The solution transport architecture uses a multiple Layer 3 edge architecture whereby different services are mapped to different VLANs at the DSLAM.

Service Mapping in the Access Network, describes the models included in WT-101 regarding how to distinguish among multiple service topologies on the DSL line. The solution transport architecture supports both the single-VC and multi-VC models of distinguishing different services on the DSL line. Edge Transport Architecture, describes the solution edge-transport architecture, which includes both the single-VC and multi-VC models in the DSL access network.

Service Mapping in the Aggregation Network, describes the transport session technologies used for services in WT-101. Because the solution transport architecture terminates the video service at a different Layer 3 edge node than does the Internet access service, different transport sessions are used for these services.

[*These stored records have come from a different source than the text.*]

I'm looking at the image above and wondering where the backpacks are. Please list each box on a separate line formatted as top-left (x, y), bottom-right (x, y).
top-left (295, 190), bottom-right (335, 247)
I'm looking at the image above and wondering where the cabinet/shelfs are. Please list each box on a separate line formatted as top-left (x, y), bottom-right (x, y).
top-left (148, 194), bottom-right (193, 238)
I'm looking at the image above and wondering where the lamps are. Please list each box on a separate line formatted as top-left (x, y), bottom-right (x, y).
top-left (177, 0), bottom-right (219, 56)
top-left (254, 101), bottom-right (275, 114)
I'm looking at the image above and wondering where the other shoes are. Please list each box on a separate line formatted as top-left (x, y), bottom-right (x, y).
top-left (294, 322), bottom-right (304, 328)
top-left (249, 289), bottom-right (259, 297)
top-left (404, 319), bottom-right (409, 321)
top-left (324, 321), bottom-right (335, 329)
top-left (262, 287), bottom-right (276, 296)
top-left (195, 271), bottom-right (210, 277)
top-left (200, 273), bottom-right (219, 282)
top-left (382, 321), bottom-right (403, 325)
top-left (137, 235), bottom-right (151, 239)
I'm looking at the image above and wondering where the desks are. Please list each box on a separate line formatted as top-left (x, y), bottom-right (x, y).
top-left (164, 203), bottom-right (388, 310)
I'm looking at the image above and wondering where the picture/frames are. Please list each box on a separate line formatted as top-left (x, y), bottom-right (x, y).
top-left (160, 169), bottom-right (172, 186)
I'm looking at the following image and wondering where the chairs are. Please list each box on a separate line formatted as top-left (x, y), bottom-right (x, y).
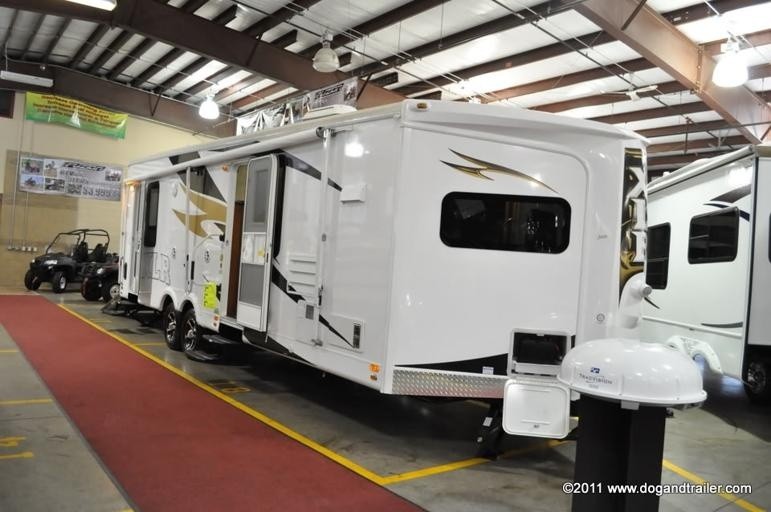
top-left (73, 241), bottom-right (102, 262)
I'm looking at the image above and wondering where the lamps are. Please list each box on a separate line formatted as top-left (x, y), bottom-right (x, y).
top-left (310, 33), bottom-right (340, 72)
top-left (711, 36), bottom-right (748, 88)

Also, because the Internet access service is terminated in a BRAS, the solution transport architecture supports the use of both PPPoE and IP/DHCP as the encapsulation/transport session technologies for the Internet access service. The solution transport architecture supports IP/DHCP as the encapsulation/transport session technology for video services. IP/DHCP was chosen for video services because it makes multicast replication much more straightforward in Layer 2 capable nodes such as the DSLAM. These nodes perform replication by means of IGMP snooping. If PPPoE were used for video services, then these nodes would need to perform replication by snooping for IGMP messages inside of a PPPoE session. This is quite a bit more complex than performing native IGMP snooping, because the DSLAM would need to become PPPoE-session-aware as well as IGMP-aware.

The fact that the solution transport architecture uses distributed replication means that it also uses distributed QoS. Distributed replication implies distributed QoS because there are multiple points in the network that can inject video traffic, which must be isolated at the QoS layer from other traffic such as Internet access traffic. With distributed replication, any node that performs multicast replication must also be capable of scheduling multiple QoS classes on the physical link on which the replication is performed. As described in Potential Video Service Architectures, the QoS functionality on the BRAS is used simply to enforce the transport SLA for the Internet access service.

1 The AR is sometimes referred to as the provider-edge aggregation router, or PE-Agg.